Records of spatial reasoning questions
-- start --

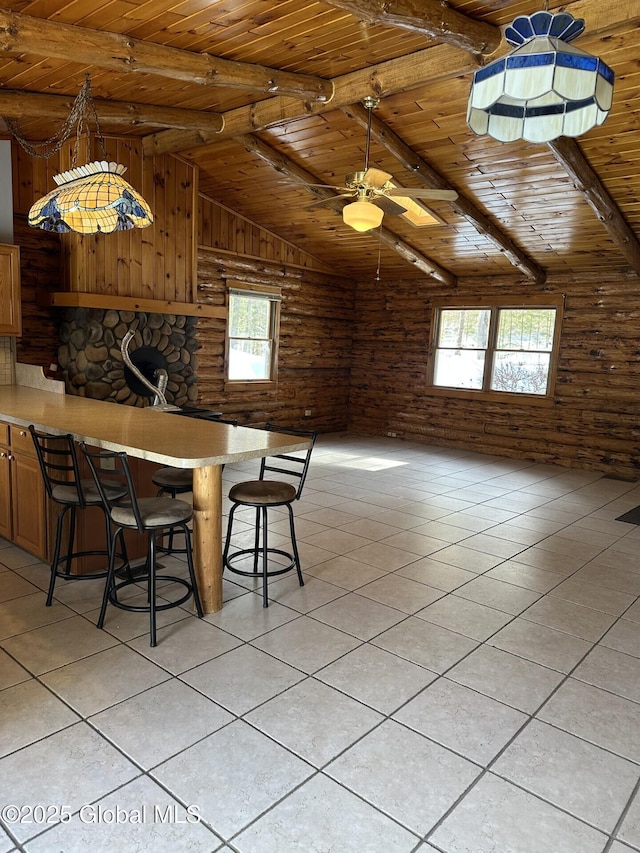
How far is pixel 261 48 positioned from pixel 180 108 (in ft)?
4.48

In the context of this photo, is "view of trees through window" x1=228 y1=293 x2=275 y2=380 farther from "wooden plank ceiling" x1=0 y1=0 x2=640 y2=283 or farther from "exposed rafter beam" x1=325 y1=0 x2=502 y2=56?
"exposed rafter beam" x1=325 y1=0 x2=502 y2=56

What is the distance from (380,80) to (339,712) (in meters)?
4.34

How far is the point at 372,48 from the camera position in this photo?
168 inches

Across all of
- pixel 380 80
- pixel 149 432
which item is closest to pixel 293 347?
pixel 380 80

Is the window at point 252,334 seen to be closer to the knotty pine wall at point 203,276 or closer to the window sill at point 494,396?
the knotty pine wall at point 203,276

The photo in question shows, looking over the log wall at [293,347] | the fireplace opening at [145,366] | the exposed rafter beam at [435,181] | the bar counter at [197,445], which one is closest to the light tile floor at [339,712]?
the bar counter at [197,445]

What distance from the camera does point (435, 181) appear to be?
584 cm

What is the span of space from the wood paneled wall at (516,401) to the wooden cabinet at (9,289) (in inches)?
238

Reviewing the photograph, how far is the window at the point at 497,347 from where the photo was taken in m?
8.16

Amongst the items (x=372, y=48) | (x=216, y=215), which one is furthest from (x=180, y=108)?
(x=216, y=215)

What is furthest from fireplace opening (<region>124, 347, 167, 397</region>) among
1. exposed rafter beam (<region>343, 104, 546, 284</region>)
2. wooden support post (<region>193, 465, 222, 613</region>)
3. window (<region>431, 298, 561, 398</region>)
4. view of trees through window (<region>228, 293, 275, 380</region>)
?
window (<region>431, 298, 561, 398</region>)

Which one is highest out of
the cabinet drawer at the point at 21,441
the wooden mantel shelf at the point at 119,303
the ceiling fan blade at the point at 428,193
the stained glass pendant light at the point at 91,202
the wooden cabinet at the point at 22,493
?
the ceiling fan blade at the point at 428,193

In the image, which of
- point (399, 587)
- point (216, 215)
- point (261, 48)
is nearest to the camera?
point (399, 587)

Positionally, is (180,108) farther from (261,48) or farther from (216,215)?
(216,215)
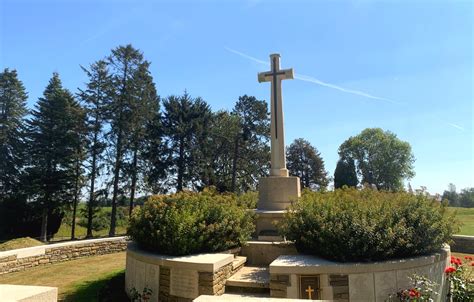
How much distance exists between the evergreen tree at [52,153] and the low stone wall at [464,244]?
74.7ft

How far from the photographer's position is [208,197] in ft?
25.0

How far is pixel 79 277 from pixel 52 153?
17.9 meters

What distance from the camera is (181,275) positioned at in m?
5.41

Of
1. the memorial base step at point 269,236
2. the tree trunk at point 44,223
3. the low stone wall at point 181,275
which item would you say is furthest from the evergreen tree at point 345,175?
the low stone wall at point 181,275

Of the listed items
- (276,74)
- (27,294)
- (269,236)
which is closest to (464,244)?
(269,236)

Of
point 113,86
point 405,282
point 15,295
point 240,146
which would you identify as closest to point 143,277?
point 15,295

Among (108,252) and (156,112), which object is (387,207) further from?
(156,112)

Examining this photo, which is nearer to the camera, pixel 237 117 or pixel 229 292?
pixel 229 292

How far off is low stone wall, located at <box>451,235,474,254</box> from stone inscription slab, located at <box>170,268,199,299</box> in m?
9.95

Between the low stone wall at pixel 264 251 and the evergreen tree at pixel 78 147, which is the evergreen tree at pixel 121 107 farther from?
the low stone wall at pixel 264 251

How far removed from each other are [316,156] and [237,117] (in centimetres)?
1580

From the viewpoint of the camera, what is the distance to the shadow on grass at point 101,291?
6.46 meters

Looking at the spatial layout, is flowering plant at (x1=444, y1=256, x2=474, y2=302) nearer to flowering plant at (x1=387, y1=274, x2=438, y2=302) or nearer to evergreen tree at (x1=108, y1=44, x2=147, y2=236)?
flowering plant at (x1=387, y1=274, x2=438, y2=302)

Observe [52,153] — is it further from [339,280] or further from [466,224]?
[466,224]
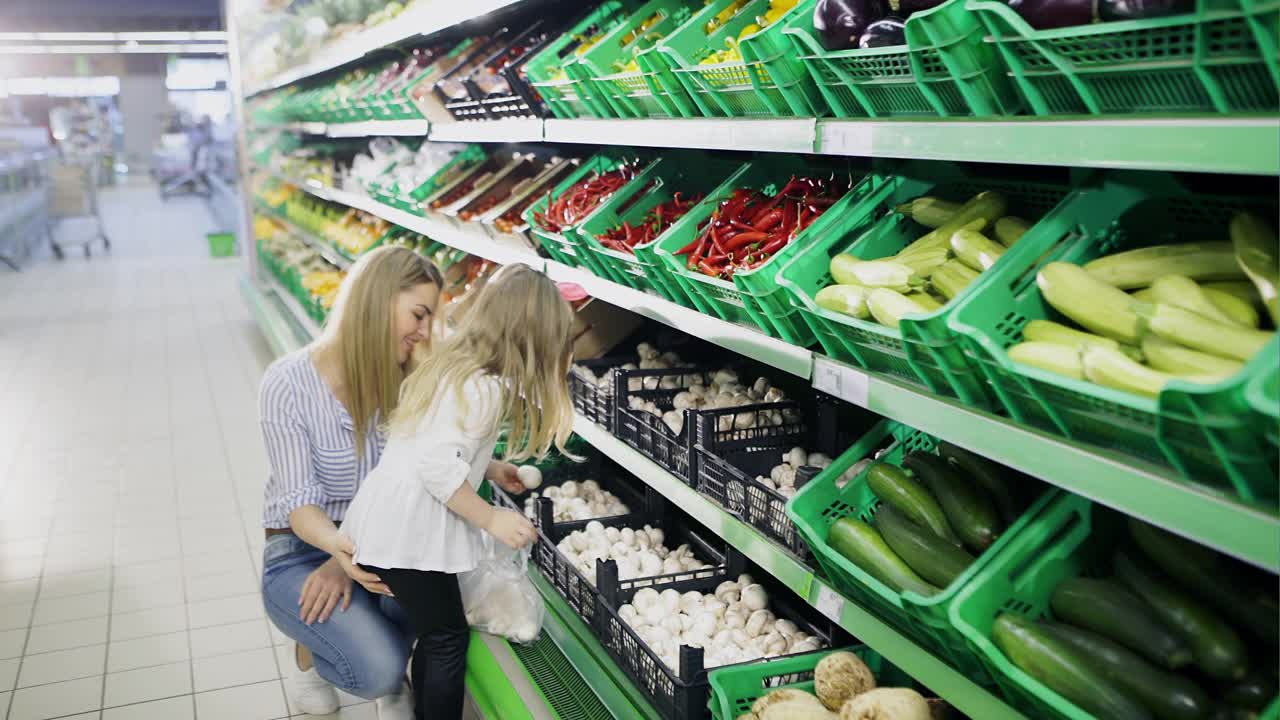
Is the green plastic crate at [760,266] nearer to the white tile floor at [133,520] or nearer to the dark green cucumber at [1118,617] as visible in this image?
the dark green cucumber at [1118,617]

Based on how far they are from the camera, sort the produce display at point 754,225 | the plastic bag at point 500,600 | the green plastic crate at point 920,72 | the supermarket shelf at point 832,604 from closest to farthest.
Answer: the green plastic crate at point 920,72
the supermarket shelf at point 832,604
the produce display at point 754,225
the plastic bag at point 500,600

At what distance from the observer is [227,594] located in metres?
3.87

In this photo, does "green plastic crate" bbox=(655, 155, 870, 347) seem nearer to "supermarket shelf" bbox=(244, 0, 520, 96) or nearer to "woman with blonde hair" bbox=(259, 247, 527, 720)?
"woman with blonde hair" bbox=(259, 247, 527, 720)

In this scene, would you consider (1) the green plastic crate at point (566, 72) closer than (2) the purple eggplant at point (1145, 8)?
No

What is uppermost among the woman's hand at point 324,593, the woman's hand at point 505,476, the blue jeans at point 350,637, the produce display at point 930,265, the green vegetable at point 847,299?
the produce display at point 930,265

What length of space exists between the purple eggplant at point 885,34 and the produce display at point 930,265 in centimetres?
32

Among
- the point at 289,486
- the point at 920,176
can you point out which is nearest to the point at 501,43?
the point at 289,486

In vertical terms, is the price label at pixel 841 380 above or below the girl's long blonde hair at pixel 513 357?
above

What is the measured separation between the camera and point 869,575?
173 cm

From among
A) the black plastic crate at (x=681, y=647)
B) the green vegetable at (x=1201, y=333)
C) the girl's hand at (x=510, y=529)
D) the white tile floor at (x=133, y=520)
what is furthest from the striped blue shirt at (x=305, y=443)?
the green vegetable at (x=1201, y=333)

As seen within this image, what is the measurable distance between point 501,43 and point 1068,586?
362 cm

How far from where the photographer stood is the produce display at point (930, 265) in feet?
5.65

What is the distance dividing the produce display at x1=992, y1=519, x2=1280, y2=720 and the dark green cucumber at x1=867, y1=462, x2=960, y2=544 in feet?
1.10

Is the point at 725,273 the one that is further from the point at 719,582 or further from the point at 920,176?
the point at 719,582
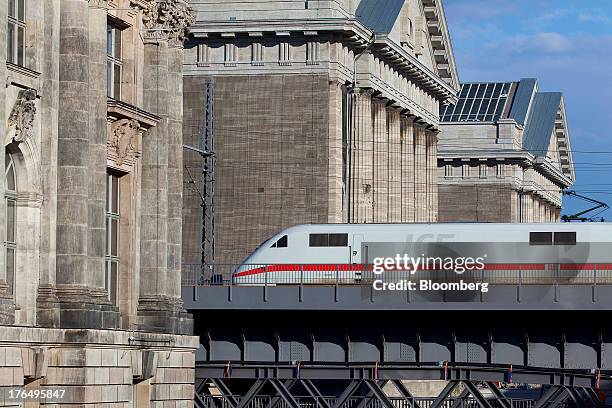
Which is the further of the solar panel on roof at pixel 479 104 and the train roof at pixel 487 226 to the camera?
the solar panel on roof at pixel 479 104

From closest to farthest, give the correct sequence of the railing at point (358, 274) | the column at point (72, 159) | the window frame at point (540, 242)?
the column at point (72, 159) → the railing at point (358, 274) → the window frame at point (540, 242)

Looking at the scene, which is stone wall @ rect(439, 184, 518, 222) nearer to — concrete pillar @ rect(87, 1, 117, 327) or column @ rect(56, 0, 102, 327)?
concrete pillar @ rect(87, 1, 117, 327)

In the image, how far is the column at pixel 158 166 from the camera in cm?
6475

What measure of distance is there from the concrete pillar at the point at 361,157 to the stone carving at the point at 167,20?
1926 inches

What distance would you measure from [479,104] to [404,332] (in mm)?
108165

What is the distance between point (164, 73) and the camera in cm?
6519

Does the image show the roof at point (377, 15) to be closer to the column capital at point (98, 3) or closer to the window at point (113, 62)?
the window at point (113, 62)

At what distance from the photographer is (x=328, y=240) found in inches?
3573

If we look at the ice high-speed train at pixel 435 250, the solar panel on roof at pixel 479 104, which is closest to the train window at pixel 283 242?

-- end --

STATED PROBLEM >>
Rename "camera" to "viewer" throughout all the records above, keeping every other word unchanged. Leave the pictures out of your answer.

EXERCISE SOLUTION >>
How far is pixel 261 48 positioned from pixel 180 108 (in ft)?
4.48

In the context of this photo, is "view of trees through window" x1=228 y1=293 x2=275 y2=380 farther from "wooden plank ceiling" x1=0 y1=0 x2=640 y2=283 or farther from "exposed rafter beam" x1=325 y1=0 x2=502 y2=56?
"exposed rafter beam" x1=325 y1=0 x2=502 y2=56

What is the distance from (380,80) to (339,712) (in meters)?
4.34

How far is the point at 372,48 from the viewer position in this photo?
168 inches

Across all of
- pixel 380 80
- pixel 149 432
which item is closest to pixel 293 347?
pixel 380 80

Is the window at point 252,334 seen to be closer to the knotty pine wall at point 203,276 or closer to the window sill at point 494,396?
the knotty pine wall at point 203,276

The photo in question shows, looking over the log wall at [293,347] | the fireplace opening at [145,366] | the exposed rafter beam at [435,181] | the bar counter at [197,445], which one is closest to the light tile floor at [339,712]?
the bar counter at [197,445]

What distance from the viewer does point (435, 181) appear to be?
584 cm

What is the span of space from the wood paneled wall at (516,401) to the wooden cabinet at (9,289) (in inches)?
238

Reviewing the photograph, how far is the window at the point at 497,347 from where the photo was taken in m?
8.16

Amongst the items (x=372, y=48) | (x=216, y=215), which one is furthest from (x=180, y=108)?
(x=216, y=215)

What is furthest from fireplace opening (<region>124, 347, 167, 397</region>) among
1. exposed rafter beam (<region>343, 104, 546, 284</region>)
2. wooden support post (<region>193, 465, 222, 613</region>)
3. window (<region>431, 298, 561, 398</region>)
4. view of trees through window (<region>228, 293, 275, 380</region>)
?
window (<region>431, 298, 561, 398</region>)

Which one is highest out of
the cabinet drawer at the point at 21,441
the wooden mantel shelf at the point at 119,303
the ceiling fan blade at the point at 428,193
the stained glass pendant light at the point at 91,202
the wooden cabinet at the point at 22,493
?
the ceiling fan blade at the point at 428,193

In the image, which of
- point (399, 587)
- point (216, 215)
- point (261, 48)
is nearest to the viewer?
point (399, 587)

Positionally, is (180,108) farther from (261,48) or farther from (216,215)?
(216,215)
How much distance exists between the evergreen tree at [52,153] and the low stone wall at [464,244]?
74.7ft

How far from the photographer's position is [208,197] in ft?
25.0

How far is pixel 79 277 from pixel 52 153?
17.9 meters

What distance from the viewer is (181,275) positioned at in m?
5.41

Of
1. the memorial base step at point 269,236
2. the tree trunk at point 44,223
3. the low stone wall at point 181,275
which item would you say is furthest from the evergreen tree at point 345,175?
the low stone wall at point 181,275

Of the listed items
- (276,74)
- (27,294)
- (269,236)
which is closest to (464,244)?
(269,236)

Of
point 113,86
point 405,282
point 15,295
point 240,146
which would you identify as closest to point 143,277?
point 15,295

Among (108,252) and (156,112), which object is (387,207) further from?
(156,112)

Examining this photo, which is nearer to the viewer, pixel 237 117 or pixel 229 292?
pixel 229 292

How far off is low stone wall, located at <box>451,235,474,254</box> from stone inscription slab, located at <box>170,268,199,299</box> in m?
9.95

Between the low stone wall at pixel 264 251 and the evergreen tree at pixel 78 147, which is the evergreen tree at pixel 121 107 farther from?
the low stone wall at pixel 264 251

How far removed from each other are [316,156] and [237,117] (in centimetres)?
1580

From the viewpoint of the viewer, what is the distance to the shadow on grass at point 101,291?
6.46 meters

Looking at the spatial layout, is flowering plant at (x1=444, y1=256, x2=474, y2=302) nearer to flowering plant at (x1=387, y1=274, x2=438, y2=302) or nearer to evergreen tree at (x1=108, y1=44, x2=147, y2=236)?
flowering plant at (x1=387, y1=274, x2=438, y2=302)

Observe [52,153] — is it further from [339,280] or further from [466,224]?
[466,224]
Is the green plastic crate at [760,266] nearer to the white tile floor at [133,520] or nearer to the dark green cucumber at [1118,617] as visible in this image?
the dark green cucumber at [1118,617]

Based on how far they are from the viewer, sort the produce display at point 754,225 | the plastic bag at point 500,600 | the green plastic crate at point 920,72 | the supermarket shelf at point 832,604 from closest to farthest.
Answer: the green plastic crate at point 920,72
the supermarket shelf at point 832,604
the produce display at point 754,225
the plastic bag at point 500,600

At what distance from the observer is [227,594] located in metres?
3.87

In this photo, does "green plastic crate" bbox=(655, 155, 870, 347) seem nearer to "supermarket shelf" bbox=(244, 0, 520, 96) or nearer to "woman with blonde hair" bbox=(259, 247, 527, 720)?
"woman with blonde hair" bbox=(259, 247, 527, 720)

In this scene, would you consider (1) the green plastic crate at point (566, 72) closer than (2) the purple eggplant at point (1145, 8)?
No

What is uppermost among the woman's hand at point 324,593, the woman's hand at point 505,476, the blue jeans at point 350,637, the produce display at point 930,265, the green vegetable at point 847,299?
the produce display at point 930,265

What length of space exists between the purple eggplant at point 885,34 and the produce display at point 930,265 in centimetres?
32

Among
- the point at 289,486
- the point at 920,176
can you point out which is nearest to the point at 501,43?
the point at 289,486

In vertical terms, is the price label at pixel 841 380 above or below the girl's long blonde hair at pixel 513 357?
above

What is the measured separation between the viewer and point 869,575?
173 cm

From among
A) the black plastic crate at (x=681, y=647)
B) the green vegetable at (x=1201, y=333)
C) the girl's hand at (x=510, y=529)
D) the white tile floor at (x=133, y=520)
what is furthest from the striped blue shirt at (x=305, y=443)?
the green vegetable at (x=1201, y=333)

As seen within this image, what is the measurable distance between point 501,43 and point 1068,586?
362 cm

How far from where the photographer stood is the produce display at point (930, 265) in feet?
5.65

What is the distance dividing the produce display at x1=992, y1=519, x2=1280, y2=720 and the dark green cucumber at x1=867, y1=462, x2=960, y2=544 in feet?
1.10

Is the point at 725,273 the one that is further from the point at 719,582 or further from the point at 920,176?
the point at 719,582
Which is the further of the solar panel on roof at pixel 479 104 and the train roof at pixel 487 226 to the viewer?
the solar panel on roof at pixel 479 104

From closest to farthest, give the correct sequence of the railing at point (358, 274) | the column at point (72, 159) | the window frame at point (540, 242)?
the column at point (72, 159) → the railing at point (358, 274) → the window frame at point (540, 242)

Looking at the scene, which is stone wall @ rect(439, 184, 518, 222) nearer to — concrete pillar @ rect(87, 1, 117, 327) or column @ rect(56, 0, 102, 327)?
concrete pillar @ rect(87, 1, 117, 327)

In the image, how far is the column at pixel 158 166 from the viewer in cm?
6475

What measure of distance is there from the concrete pillar at the point at 361,157 to the stone carving at the point at 167,20?
1926 inches

What distance would you measure from [479,104] to [404,332] (in mm)?
108165

What is the distance between point (164, 73) and the viewer in cm?
6519

Does the image show the roof at point (377, 15) to be closer to the column capital at point (98, 3) or closer to the window at point (113, 62)?
the window at point (113, 62)

At what distance from the photographer is (x=328, y=240) found in inches?
3573

If we look at the ice high-speed train at pixel 435 250, the solar panel on roof at pixel 479 104, which is closest to the train window at pixel 283 242?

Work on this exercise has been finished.